## [WHAT TO WORK ON]
**1.** For each statement about the Shapeshifter character list, marked (a), (b) and (c), say yes or no and quote the text's deciding words. (a) The series is written by Ali Sparkes. (b) Dax's first form is a wolf. (c) All 111 of the initial COLAs are named.
**2.** Answer from the Shapeshifter character list: (a) What does COLAs stand for? (b) Who finds the COLAs? (c) Who is the only shapeshifter besides Dax?
**3.** Repeat the part of the Shapeshifter character list that runs from "This is a list" up to and including "shed and breathe.".

*** DOCUMENT PASSAGE ***

This is a list of characters in The Shapeshifter, a series written by Ali Sparkes about Dax Jones (The Shapeshifter) and his supernatural friends, the Children Of Limitless Abilities, or COLAs. The series features many characters as well as an initial 111 COLAs who are mainly unnamed with the exception of the True 11 and a few others.

Main characters

Daxesh "Dax" Robert Jones
Dax Jones, referred to as just Dax, is the main character of the series and 'The Shapeshifter'. He is one of the last of the COLAs to be found by Owen and the only shapshifter excepting the deceased 'Wolf Boy'. Dax first discovers his powers when locking in a boiling shed surrounded by the smell of white spirit this is a substance known as triple 8 it causes panic . This causes him to shapeshift into a fox, his first form, in order to get his head out the shed and breathe.

*** EXCERPTED DATA ***

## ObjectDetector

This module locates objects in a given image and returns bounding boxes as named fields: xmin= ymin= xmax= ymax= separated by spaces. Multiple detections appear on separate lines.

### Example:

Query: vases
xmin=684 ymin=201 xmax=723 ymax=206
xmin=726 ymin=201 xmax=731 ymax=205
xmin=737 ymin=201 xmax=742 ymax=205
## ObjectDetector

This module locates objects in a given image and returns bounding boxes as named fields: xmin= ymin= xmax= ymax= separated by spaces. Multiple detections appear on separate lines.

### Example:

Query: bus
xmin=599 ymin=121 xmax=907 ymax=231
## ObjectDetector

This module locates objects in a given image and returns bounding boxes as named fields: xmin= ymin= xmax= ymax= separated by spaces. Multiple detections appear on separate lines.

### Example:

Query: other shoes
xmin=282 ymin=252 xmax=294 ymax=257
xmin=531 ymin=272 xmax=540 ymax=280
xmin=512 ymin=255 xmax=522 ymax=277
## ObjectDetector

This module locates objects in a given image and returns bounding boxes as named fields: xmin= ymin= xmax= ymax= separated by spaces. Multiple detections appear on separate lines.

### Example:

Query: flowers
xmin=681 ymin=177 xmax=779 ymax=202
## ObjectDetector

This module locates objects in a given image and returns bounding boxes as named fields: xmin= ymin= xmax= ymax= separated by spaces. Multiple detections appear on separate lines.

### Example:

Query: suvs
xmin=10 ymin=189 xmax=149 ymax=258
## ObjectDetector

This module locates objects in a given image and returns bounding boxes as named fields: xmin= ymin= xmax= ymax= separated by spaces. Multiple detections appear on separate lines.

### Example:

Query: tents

***

## [EXERCISE RESULTS]
**1.**
(a) Yes: "a series written by Ali Sparkes"
(b) No: "shapeshift into a fox, his first form"
(c) No: "who are mainly unnamed with the exception of the True 11 and a few others"

**2.**
(a) Children Of Limitless Abilities
(b) Owen
(c) The deceased 'Wolf Boy'

**3.**
This is a list of characters in The Shapeshifter, a series written by Ali Sparkes about Dax Jones (The Shapeshifter) and his supernatural friends, the Children Of Limitless Abilities, or COLAs. The series features many characters as well as an initial 111 COLAs who are mainly unnamed with the exception of the True 11 and a few others.

Main characters

Daxesh "Dax" Robert Jones
Dax Jones, referred to as just Dax, is the main character of the series and 'The Shapeshifter'. He is one of the last of the COLAs to be found by Owen and the only shapshifter excepting the deceased 'Wolf Boy'. Dax first discovers his powers when locking in a boiling shed surrounded by the smell of white spirit this is a substance known as triple 8 it causes panic . This causes him to shapeshift into a fox, his first form, in order to get his head out the shed and breathe.